__Given problem__. Can you pull out every line of the data below that contains the word "soccer"?
★ ★ ★
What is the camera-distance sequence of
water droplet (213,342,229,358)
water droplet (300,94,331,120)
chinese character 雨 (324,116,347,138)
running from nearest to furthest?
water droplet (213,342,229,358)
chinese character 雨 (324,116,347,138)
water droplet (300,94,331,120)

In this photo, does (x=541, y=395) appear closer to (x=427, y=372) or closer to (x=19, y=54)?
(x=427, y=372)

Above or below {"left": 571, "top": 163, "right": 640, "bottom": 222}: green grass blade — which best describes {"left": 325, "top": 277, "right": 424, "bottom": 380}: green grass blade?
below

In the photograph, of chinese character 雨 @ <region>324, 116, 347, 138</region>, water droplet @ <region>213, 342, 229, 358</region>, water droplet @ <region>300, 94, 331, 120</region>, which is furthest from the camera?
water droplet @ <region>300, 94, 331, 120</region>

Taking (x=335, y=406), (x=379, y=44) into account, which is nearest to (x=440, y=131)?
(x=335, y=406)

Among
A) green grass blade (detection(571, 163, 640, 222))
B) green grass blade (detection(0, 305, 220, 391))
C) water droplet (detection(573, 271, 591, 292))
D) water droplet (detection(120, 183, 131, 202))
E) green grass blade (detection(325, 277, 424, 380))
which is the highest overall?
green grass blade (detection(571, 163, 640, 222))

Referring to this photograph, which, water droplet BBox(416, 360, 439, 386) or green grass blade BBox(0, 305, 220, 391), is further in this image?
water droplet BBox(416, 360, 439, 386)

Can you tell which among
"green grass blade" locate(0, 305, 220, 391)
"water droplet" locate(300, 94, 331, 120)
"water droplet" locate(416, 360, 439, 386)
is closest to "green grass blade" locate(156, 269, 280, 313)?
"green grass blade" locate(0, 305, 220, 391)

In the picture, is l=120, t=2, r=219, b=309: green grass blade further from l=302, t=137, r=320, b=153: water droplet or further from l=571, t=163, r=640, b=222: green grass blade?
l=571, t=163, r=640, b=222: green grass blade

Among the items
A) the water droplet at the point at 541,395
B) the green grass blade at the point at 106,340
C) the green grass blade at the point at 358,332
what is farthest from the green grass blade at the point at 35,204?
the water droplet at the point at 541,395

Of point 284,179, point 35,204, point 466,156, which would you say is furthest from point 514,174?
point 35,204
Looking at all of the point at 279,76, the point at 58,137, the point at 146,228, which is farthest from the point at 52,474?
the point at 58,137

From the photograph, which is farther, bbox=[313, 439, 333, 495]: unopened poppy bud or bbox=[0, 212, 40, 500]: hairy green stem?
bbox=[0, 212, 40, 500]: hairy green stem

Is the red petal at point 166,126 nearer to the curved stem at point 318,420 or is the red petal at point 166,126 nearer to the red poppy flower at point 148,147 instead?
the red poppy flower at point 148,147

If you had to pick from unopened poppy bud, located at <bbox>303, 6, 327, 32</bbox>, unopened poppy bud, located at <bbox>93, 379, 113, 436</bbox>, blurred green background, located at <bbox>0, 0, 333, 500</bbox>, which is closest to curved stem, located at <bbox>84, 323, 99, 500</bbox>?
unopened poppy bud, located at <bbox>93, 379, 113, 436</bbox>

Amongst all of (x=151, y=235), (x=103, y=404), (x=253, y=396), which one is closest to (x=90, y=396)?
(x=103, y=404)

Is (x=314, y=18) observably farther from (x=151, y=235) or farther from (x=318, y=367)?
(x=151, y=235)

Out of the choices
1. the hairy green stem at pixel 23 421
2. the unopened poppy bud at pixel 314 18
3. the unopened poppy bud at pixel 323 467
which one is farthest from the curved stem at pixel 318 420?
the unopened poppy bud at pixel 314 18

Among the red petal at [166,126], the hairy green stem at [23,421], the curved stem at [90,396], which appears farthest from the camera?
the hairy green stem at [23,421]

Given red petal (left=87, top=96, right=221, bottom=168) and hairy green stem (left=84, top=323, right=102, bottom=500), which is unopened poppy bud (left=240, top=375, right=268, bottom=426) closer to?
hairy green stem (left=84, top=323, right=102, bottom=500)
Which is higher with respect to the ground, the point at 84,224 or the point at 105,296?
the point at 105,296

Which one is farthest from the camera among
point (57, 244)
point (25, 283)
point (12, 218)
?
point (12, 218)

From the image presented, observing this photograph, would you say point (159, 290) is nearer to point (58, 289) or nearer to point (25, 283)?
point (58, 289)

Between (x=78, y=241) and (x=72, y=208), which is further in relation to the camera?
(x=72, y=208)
★ ★ ★
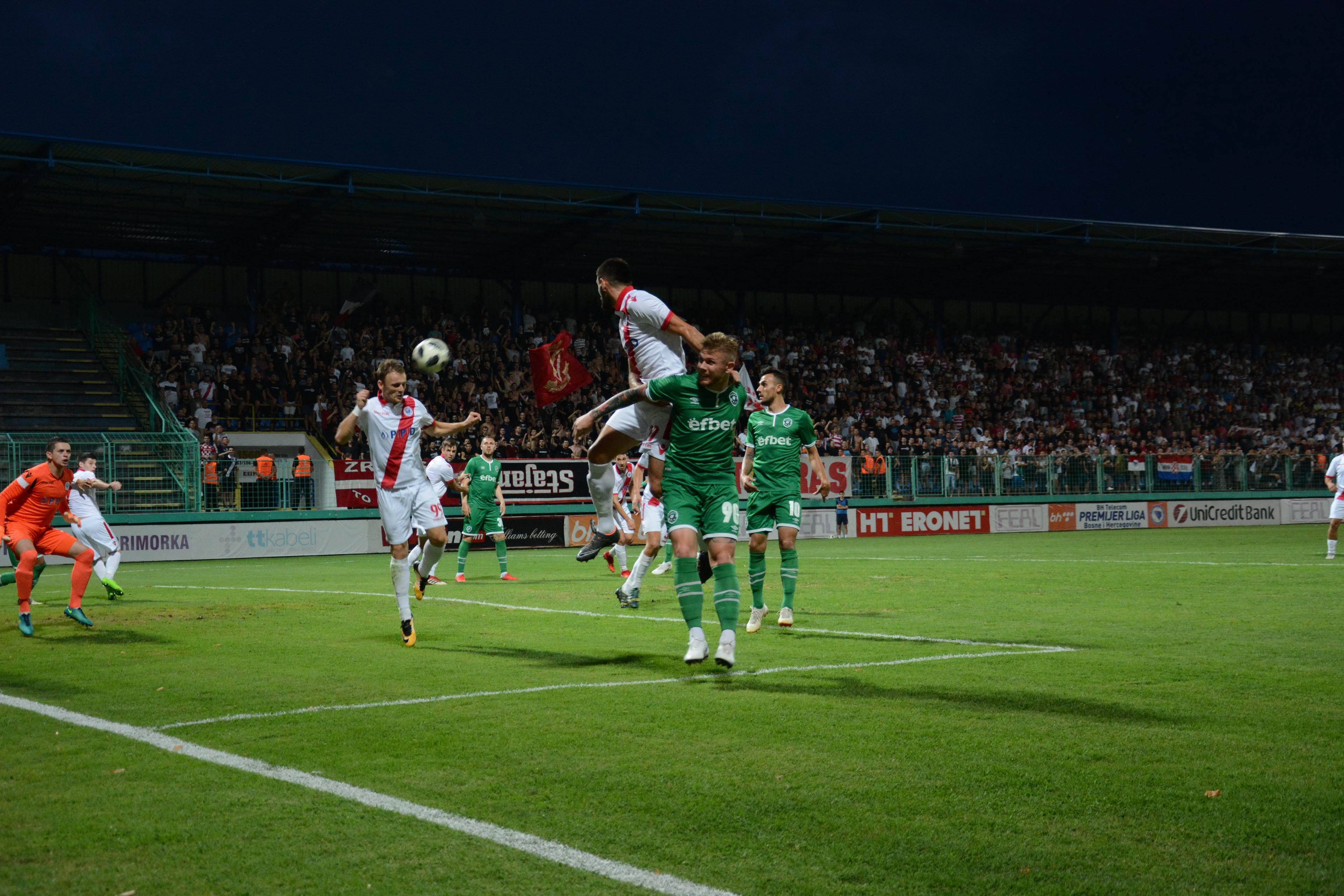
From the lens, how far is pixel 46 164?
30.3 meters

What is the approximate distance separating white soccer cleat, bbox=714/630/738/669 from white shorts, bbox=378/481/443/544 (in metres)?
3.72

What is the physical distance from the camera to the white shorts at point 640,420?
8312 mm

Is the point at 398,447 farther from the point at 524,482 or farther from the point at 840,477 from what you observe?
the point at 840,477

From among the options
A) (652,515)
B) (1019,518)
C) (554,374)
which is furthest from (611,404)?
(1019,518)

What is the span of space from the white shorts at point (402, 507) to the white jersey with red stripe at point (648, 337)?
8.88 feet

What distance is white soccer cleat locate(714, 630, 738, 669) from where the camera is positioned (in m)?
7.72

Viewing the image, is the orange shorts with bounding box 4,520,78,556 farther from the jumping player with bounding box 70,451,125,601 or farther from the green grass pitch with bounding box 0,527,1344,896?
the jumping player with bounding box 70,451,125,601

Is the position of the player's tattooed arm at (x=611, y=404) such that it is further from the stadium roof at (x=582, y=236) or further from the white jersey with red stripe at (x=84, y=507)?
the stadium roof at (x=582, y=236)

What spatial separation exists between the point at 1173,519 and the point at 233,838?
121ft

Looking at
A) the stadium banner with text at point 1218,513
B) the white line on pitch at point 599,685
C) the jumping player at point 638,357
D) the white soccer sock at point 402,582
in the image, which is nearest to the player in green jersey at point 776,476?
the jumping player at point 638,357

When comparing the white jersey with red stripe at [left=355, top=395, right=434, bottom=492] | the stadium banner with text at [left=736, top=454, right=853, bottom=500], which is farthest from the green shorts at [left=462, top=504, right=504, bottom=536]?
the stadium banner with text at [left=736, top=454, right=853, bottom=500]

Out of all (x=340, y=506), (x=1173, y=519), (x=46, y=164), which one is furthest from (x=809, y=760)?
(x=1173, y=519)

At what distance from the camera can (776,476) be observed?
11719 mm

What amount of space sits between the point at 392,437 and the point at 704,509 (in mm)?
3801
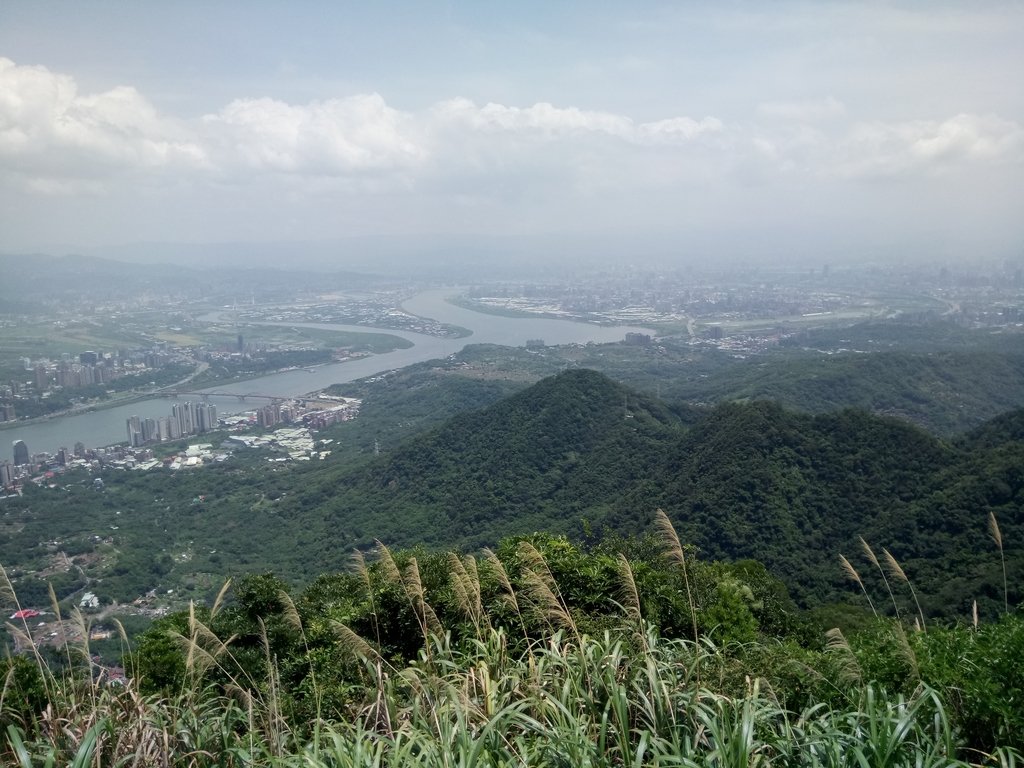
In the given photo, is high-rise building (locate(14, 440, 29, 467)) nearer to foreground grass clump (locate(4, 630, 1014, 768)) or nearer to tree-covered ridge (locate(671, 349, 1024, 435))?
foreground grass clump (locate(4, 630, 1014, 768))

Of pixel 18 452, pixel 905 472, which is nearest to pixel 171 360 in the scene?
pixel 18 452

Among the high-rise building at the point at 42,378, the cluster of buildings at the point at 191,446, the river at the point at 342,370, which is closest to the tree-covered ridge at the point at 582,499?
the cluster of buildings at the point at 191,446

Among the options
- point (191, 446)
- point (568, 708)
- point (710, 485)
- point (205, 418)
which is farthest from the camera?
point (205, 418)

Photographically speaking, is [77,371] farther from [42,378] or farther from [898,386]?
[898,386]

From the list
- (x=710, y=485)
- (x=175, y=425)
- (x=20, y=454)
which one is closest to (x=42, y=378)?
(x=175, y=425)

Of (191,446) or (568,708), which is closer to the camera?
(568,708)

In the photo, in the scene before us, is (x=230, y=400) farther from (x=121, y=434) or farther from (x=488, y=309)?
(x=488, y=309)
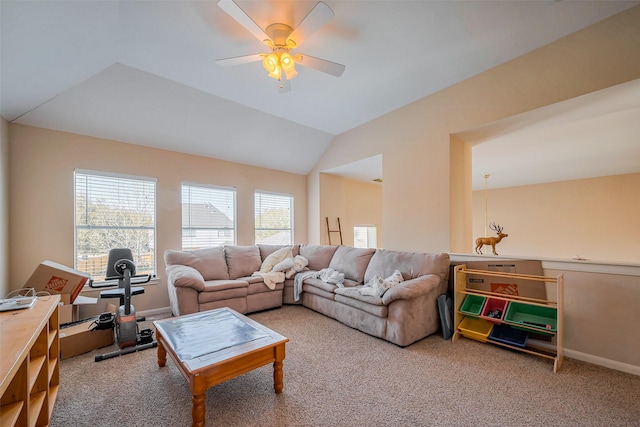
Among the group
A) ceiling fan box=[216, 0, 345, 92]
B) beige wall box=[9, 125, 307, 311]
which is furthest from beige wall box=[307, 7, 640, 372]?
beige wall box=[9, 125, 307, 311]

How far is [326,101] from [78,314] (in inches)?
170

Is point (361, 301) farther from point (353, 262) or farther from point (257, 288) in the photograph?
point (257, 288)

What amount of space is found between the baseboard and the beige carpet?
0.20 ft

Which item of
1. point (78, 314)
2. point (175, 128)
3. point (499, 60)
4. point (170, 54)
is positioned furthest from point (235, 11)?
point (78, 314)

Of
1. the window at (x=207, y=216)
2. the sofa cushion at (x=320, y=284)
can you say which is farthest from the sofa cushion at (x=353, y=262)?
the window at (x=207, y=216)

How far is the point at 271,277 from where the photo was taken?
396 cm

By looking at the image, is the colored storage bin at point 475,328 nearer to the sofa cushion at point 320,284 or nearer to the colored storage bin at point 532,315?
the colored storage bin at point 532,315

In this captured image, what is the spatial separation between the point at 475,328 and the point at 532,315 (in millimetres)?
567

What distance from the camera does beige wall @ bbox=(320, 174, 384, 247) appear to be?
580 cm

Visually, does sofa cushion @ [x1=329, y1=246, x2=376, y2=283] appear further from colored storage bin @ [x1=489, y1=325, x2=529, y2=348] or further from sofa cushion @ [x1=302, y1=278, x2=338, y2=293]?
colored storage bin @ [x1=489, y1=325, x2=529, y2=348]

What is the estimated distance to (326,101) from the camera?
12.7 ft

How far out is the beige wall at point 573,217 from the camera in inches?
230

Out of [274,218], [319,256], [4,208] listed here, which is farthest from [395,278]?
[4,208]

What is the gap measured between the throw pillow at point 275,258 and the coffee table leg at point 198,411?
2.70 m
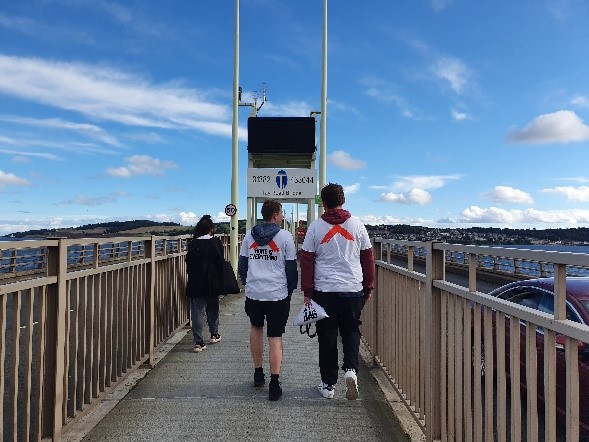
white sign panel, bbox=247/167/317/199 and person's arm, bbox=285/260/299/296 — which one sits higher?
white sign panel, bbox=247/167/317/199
★ ★ ★
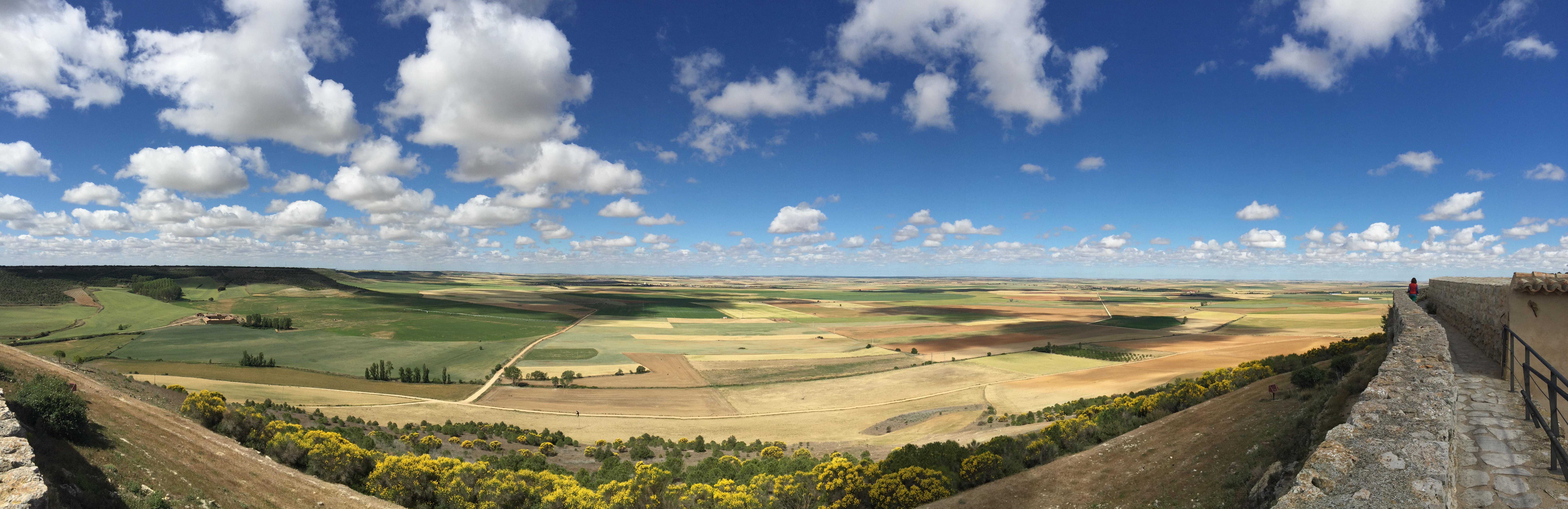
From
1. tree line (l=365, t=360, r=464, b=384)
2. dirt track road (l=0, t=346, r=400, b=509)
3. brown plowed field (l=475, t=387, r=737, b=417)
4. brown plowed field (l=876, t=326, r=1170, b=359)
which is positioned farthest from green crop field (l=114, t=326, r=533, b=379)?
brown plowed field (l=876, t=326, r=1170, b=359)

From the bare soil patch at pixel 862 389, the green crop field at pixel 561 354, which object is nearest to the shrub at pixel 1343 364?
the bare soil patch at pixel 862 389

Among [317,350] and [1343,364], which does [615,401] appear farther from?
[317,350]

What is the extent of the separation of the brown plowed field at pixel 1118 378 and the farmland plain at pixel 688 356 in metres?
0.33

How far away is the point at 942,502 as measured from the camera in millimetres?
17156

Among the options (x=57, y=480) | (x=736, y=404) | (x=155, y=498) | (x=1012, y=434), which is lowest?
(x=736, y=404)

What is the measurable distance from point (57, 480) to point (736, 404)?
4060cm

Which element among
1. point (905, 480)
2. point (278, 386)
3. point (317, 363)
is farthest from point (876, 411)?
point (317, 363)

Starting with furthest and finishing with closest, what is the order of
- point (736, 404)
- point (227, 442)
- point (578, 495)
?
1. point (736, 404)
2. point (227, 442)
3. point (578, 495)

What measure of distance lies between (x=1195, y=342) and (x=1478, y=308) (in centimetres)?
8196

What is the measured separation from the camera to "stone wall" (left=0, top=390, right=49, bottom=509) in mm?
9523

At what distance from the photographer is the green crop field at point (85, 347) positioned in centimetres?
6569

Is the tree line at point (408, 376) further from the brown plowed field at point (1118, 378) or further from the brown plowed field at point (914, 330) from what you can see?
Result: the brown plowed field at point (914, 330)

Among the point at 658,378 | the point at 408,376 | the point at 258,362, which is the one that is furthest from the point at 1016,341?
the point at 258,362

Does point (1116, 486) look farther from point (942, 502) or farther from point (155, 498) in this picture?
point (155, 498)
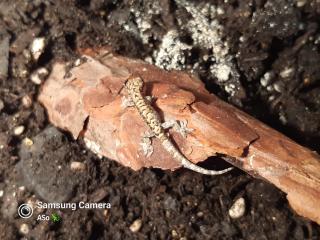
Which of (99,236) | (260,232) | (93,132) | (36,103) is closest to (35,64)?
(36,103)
★ ★ ★
__Problem solution__.
What is the approximate distance separating white soccer cleat, bbox=714/630/738/669 from white shorts, bbox=378/481/443/544 (in metres)?
What distance is white soccer cleat locate(714, 630, 738, 669) from where the camera is positioned (in m)?
D) the white soccer sock at point 402,582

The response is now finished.